Österreichs BIP lag 2012 bei 307 Milliarden Euro. Die heimische Wirtschaftsleistung - das Bruttoinlandsprodukt (BIP) zu laufenden Preisen - lag 2012 bei rund 307 Mrd. Euro.

Das entspricht einem Wert von 36.430 Euro pro Einwohner in Österreich, geht aus endgültigen Zahlen der Statistik Austria hervor.

Österreichs Wirtschaft ist im Jahr 2012 real um 0,9 Prozent gewachsen, berichteten die heimischen Statistiker am Freitag. Damit lag der Zuwachs des Bruttoinlandsprodukts etwas höher als zuvor von den führenden Wirtschaftsforschungsinstituten berechnet. Wifo und IHS, aber auch der Währungsfonds, hatten für 2012 für Österreich ein Wachstum von 0,8 Prozent errechnet.

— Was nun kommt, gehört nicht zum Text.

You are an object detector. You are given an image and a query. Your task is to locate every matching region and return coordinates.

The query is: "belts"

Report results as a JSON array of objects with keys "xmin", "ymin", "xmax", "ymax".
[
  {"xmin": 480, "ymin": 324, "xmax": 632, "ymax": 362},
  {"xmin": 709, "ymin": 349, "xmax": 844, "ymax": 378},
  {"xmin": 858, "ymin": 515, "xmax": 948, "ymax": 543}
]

Österreich lag damit - trotz des deutlichen Konjunktur-Dämpfers im Vergleich zu 2011 - auch 2012 relativ deutlich über dem europäischen Durchschnitt. In der EU ging es mit der Wirtschaftsleistung 2012 um 0,4 Prozent bergab. In der Eurozone sank das BIP insgesamt um 0,6 Prozent.

Das BIP misst die Produktion von Waren und Dienstleistungen im Inland nach Abzug aller Vorleistungen. Der produzierende Sektor (real +1,9 Prozent) ist im vergangenen Jahr deutlich stärker gewachsen als der Dienstleistungsbereich (+0,6 Prozent). Die Energie- und Wasserversorgung verzeichnete 2012 mit plus 9,7 Prozent das mit Abstand kräftigste reale Wachstum.

Der produzierende Sektor (+1,1 Prozent) und die Bauwirtschaft (+0,8 Prozent) wuchsen im Einklang mit dem gesamtwirtschaftlichen Trend in Österreich. Im Dienstleistungssektor wuchs das Finanz- und Versicherungswesen (+2,7 Prozent) am stärksten. Land- und Forstwirtschaft (-8,0 Prozent), Handel (-1,7 Prozent) und Verkehr (-1,0 Prozent) mussten jeweils einen realen Rückgang der Wirtschaftsleistung hinnehmen.

Neben der Bauwirtschaft hat vor allem der Verkehr den starken Rückgang aus dem Krisenjahr 2009 noch nicht kompensieren können, betonten die Statistiker.